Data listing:

-- START --

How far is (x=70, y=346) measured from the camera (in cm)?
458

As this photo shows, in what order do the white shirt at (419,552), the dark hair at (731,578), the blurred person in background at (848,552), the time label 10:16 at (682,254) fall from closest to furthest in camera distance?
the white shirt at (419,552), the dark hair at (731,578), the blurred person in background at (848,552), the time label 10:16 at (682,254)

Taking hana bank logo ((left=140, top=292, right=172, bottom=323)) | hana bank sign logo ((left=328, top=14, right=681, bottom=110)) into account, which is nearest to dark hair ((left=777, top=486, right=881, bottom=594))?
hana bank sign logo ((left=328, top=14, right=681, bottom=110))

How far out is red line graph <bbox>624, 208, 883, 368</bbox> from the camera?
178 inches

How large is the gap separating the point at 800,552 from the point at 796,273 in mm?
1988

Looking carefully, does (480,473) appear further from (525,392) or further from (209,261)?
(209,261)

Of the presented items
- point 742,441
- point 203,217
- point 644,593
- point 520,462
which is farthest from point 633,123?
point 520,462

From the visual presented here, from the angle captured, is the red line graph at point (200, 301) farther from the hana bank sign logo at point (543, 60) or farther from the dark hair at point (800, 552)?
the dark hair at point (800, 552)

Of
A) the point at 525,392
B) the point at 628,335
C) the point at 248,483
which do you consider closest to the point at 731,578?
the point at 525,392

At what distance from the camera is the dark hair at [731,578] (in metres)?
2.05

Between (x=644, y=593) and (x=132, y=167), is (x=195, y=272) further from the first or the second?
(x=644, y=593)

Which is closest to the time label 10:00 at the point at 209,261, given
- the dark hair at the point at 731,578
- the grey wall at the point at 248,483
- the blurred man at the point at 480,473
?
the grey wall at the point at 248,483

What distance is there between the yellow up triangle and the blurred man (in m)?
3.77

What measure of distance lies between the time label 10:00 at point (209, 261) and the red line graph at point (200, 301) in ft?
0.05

-- END --

#### WRITTEN REQUEST:
Copy every row above word for word, changing nothing.

#### THE RESULT:
How far is (x=70, y=346) measured from the camera (in cm)?
458

As this photo shows, in what order do the white shirt at (419,552), the dark hair at (731,578), the blurred person in background at (848,552), the time label 10:16 at (682,254) fall from closest to furthest in camera distance?
the white shirt at (419,552), the dark hair at (731,578), the blurred person in background at (848,552), the time label 10:16 at (682,254)

Taking hana bank logo ((left=140, top=292, right=172, bottom=323)) | hana bank sign logo ((left=328, top=14, right=681, bottom=110)) into account, which is nearest to dark hair ((left=777, top=486, right=881, bottom=594))?
hana bank sign logo ((left=328, top=14, right=681, bottom=110))

How far out is red line graph <bbox>624, 208, 883, 368</bbox> from the camera?
178 inches

How large is the gap separating the point at 800,552 from the point at 796,273 in mm?
1988

Looking carefully, does (480,473) appear further from (525,392) or further from (209,261)?
(209,261)

Of the presented items
- point 742,441
- point 203,217
- point 644,593
- point 520,462
which is farthest from point 633,123?
point 520,462

From the visual presented here, from the angle captured, is the red line graph at point (200, 301) farther from the hana bank sign logo at point (543, 60) or farther from the dark hair at point (800, 552)?
the dark hair at point (800, 552)

Of
A) the point at 525,392
B) the point at 628,335
C) the point at 248,483
which do you consider closest to the point at 731,578?
the point at 525,392

At what distance from the camera is the dark hair at [731,578] (in metres)?
2.05

Between (x=644, y=593) and (x=132, y=167), is (x=195, y=272) further from the first or the second?
(x=644, y=593)

Which is closest to the time label 10:00 at the point at 209,261, given
- the dark hair at the point at 731,578
- the grey wall at the point at 248,483
- the blurred man at the point at 480,473
?
the grey wall at the point at 248,483

What distance is there between the yellow up triangle and the blurred man (in m)?
3.77

What measure of distance lies between the time label 10:00 at point (209, 261) and the red line graph at point (200, 301) in ft?
0.05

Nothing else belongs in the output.